The hottest two catchers in the Major League Baseball market this off-season were Yasmani Grandal and J.T. Realmuto. Yet as statistics help redefine what we perceive as valuable in baseball, it does beg the question just what we value in those who play catcher and what they bring to a baseball team.
The value of pitch-framing really started gaining traction a few years ago, perhaps personified by Jason Castro and the 3 year $24M contract he signed with the Minnesota Twins before the 2017 season. It was not for his offense, as he was roughly a .220 career hitter who would get you about 10 home runs a season. It was for his defense – particularly his pitch framing. According to statcorner, he was among the best in the game in 2016 by various ratios, including the fact that 8.3% of balls he caught outside of the strike zone got called strikes. That was good for 5th in the league that year.
Second in the league in 2016-2018 thought was Yasmani Grandal. Despite some of his defensive miscues that were on display in the 2018 Playoffs – the guy turns a lot of pitches that are borderline or even balls – into strikes. Not to mention a much better hitter by any standard than Jason Castro. Consequently he signed a 1 year $18M contract with the Brewers even after turning down a 4 year, $60M contract offer from the Mets.

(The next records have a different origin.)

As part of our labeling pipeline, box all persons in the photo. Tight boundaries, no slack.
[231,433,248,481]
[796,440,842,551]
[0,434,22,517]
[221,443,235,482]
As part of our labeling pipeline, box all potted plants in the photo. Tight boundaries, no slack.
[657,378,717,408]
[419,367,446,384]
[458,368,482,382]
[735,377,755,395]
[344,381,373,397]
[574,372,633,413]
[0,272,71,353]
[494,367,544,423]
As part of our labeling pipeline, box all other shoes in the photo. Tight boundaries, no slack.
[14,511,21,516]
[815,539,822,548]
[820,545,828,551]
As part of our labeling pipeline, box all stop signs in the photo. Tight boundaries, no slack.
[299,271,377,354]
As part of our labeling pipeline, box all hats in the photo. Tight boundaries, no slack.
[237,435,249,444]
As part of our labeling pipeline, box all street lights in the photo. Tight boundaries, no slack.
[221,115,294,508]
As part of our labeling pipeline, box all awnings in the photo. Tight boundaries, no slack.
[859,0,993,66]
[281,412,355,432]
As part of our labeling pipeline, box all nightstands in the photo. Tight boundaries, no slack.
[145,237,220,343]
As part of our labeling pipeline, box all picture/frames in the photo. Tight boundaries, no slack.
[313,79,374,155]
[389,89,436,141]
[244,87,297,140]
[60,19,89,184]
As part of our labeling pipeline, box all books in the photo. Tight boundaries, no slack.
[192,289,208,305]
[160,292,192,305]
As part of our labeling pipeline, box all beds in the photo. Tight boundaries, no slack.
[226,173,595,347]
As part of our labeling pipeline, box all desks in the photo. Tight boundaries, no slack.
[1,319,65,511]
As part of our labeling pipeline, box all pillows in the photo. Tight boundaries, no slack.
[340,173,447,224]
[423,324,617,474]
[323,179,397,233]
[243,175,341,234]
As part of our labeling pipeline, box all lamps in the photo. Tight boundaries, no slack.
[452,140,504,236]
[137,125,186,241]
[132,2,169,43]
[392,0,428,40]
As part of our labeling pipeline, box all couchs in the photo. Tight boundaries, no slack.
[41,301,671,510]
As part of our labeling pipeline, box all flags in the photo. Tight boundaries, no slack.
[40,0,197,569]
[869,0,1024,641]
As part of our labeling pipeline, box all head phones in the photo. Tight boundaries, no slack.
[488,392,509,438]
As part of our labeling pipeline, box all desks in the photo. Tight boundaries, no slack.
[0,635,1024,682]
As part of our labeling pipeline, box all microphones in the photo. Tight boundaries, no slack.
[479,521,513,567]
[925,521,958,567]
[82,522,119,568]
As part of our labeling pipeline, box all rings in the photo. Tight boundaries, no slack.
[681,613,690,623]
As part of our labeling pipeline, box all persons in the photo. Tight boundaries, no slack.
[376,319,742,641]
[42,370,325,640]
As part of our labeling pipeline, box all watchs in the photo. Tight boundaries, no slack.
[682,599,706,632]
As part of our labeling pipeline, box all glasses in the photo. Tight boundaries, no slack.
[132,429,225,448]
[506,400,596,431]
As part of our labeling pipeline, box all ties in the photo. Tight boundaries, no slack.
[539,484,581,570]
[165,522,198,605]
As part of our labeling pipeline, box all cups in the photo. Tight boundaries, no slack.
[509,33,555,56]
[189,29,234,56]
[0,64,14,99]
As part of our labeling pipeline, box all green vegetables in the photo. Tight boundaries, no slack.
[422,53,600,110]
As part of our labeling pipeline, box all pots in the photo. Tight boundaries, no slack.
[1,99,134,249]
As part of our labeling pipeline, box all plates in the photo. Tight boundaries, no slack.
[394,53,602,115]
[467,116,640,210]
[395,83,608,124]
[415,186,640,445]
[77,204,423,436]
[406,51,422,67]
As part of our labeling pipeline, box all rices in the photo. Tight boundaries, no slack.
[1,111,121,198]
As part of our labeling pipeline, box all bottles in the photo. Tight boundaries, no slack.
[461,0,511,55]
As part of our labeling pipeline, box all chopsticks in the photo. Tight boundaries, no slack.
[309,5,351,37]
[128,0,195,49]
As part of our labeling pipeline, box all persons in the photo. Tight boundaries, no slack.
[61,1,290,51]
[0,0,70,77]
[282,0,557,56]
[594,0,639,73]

With J.T. Realmuto, he delivers in many of the offensive categories that is lacking from modern catchers. Which by the way is also how it used to be. While pitch framing certainly is still worth considering and studying, this FanGraphs article also points out that we are starting to see a lot more variance in how we can study and view it. In other words – while there are still going to be a few outliers that are consistent and make a big difference – the majority of catchers will fluctuate year to year and how they measure in regards to pitch framing statistics. In one word to say how some catchers rate stronger year by year? Luck. From the article:
Even if everyone were exactly the same, there would still be variation, because the baseball season isn’t infinitely long. If every team, for example, were a true-talent .500 ballclub, a season would still end up with 90-win teams and 90-loss teams. You could detect this volatility because, in subsequent years, you’d observe further randomness. Performances wouldn’t correlate so well year to year. That’s what we’re seeing with framers.
Realmuto is only 26, under contract through 2020, and stuck on a bad team. In 2018, Realmuto was the best hitting catcher, hitting .277 with an OBP of .340 and OPS of .825. Yadier Molina still sat in there in second place at .261/.314/.750. By contract 10 years ago in 2008 Joe Mauer hit .328/.413/.864 and Brian McCann was second at .301/.373/.896. The 1998 stats aren’t worth looking at because, you know, steroids.
The point being that many teams are moving offensive-minded catchers to other positions that are easier on their bodies like first base or left field. Realmuto seeks to gain from that shift. There are still guys out there like Russell Martin who stand out for their team leadership and handling of a pitching staff which are slowly becoming quantified numbers. The Phillies have a stud in Jorge Alfaro whose arm strength is very impressive.
For now, the Marlins are holding onto Realmuto but with less than two weeks until pitchers and catchers report he is expected to be with another team by then. The Reds are a strong contender who look to shake up the NL Central after early front runners Dodgers went with the aforementioned former Dodger Martin and appear willing to give up some solid players to get him. We should find out soon. As much as baseball is valuing defensive metrics particularly with catchers, a quality young hitter like Realmuto is still a powerful trade chip for the hapless Miami Marlins.